Imbas Pelemahan Rupiah, Asosiasi Mamin dan Kemenperin Berbeda Pendapat

Katadata | Donang Wahyu
Ilustrasi produk makanan dan minuman.
Penulis: Andi M. Arief
Editor: Sorta Tobing
25/6/2024, 14.27 WIB

Ketua Umum Gabungan Pengusaha Makanan dan Minuman Seluruh Indonesia (Gapmmi) Adhi S. Lukman mengatakan pelemahan rupiah belum berdampak ke harga jual tapi telah berimbas pada meningkatnya biaya operasi pabrik.

Sebab, kebutuhan industri makanan dan minuman (mamin) terhadap gandum, susu, garam, dan gula saat ini masih bergantung pada impor. Angkanya mencapai US$ 9 miliar per tahun.

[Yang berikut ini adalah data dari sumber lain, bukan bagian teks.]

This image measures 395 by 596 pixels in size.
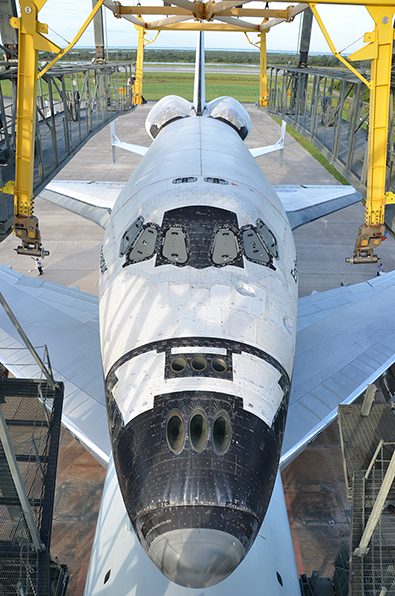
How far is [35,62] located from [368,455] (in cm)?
905

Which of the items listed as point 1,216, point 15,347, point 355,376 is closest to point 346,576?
point 355,376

Pelemahan rupiah sebesar 6,5% secara tahun berjalan membuat nilai impor keempat komoditas tersebut berpotensi menjadi Rp 500 triliun. "Daya tahan masing-masing perusahaan berbeda tapi perkiraan saya industri makanan dan minuman hanya bisa bertahan mungkin tiga hingga empat bulan," ujar Adhi dalam sebuah acara di Kantor Kementerian Perindustrian, Jakarta, Selasa (25/6). 

Kondisi itu diperburuk dengan peningkatan daya beli masyarakat saat ini tidak sejalan dengan pelemahan rupiah. Karena itu, pelaku industri menyerap pelemahan rupiah tersebut dengan mengurangi margin.

Di sisi lain, penurunan nilai mata uang Garuda memperburuk kondisi biaya logistik di pasar ekspor. Alhasil, negara-negara tujuan ekspor yang permintaanya naik hingga empat kali lipat sejak awal tahun justru menunda pembelian.

Ia mendorong pemerintah untuk segera mengintervensi pergerakan rupiah dan mencegah pelemahannya hingga menembus Rp 16.500 per dolar AS. "Jangan sampai jebol lagi. Kalau angka Rp 16.500 per dolar AS lewat, sangat berat sekali bagi industri," ujarnya.  

Kementerian Perindustrian berpendapat berbeda. Direktur Jenderal Industri agro Kemenperin Putu Juli Ardika menyebut pelemahan nilai mata uang rupiah terhadap dolar Amerika Serikat belum berdampak pada industri makanan dan minuman. Pelaku industri ini masih memiliki stok sebelum rupiah melemah. 

Kondisi tersebut justru dapat menjadi momentum program substitusi impor. "Contoh yang dilakukan saat ini adalah pengurangan konsumsi premiks fortifikan," kata dalam acara yang sama.

Sebagai informasi, premiks fortifikan adalah bahan tambahan dalam tepung terigu yang memberikan zat gizi mikro, seperti zat besi, asam folat, vitamin B1 dan B2. Mayoritas kebutuhan premiks fortifikan kini masih bergantung pada impor.

Badan Pusat Statistik (BPS) mencatat volume impor zat ini sepanjang tahun lalu mencapai 1.901 ton. Pemasoknya adalah Cina, India, Malaysia, Selandia Baru, dan Singapura. Sebanyak 71,4% atau 1.357 ton premiks fortifikan di dalam negeri berasal dari Malaysia.

Pemerintah telah mengidentifikasi pabrik fortifikan di dalam negeri yang dapat memasok kebutuhan industri makanan. "Saat ini ada pelaku-pelaku usaha yang bisa memasok ke industri sesuai dengan spesifikasi," ujar Putu.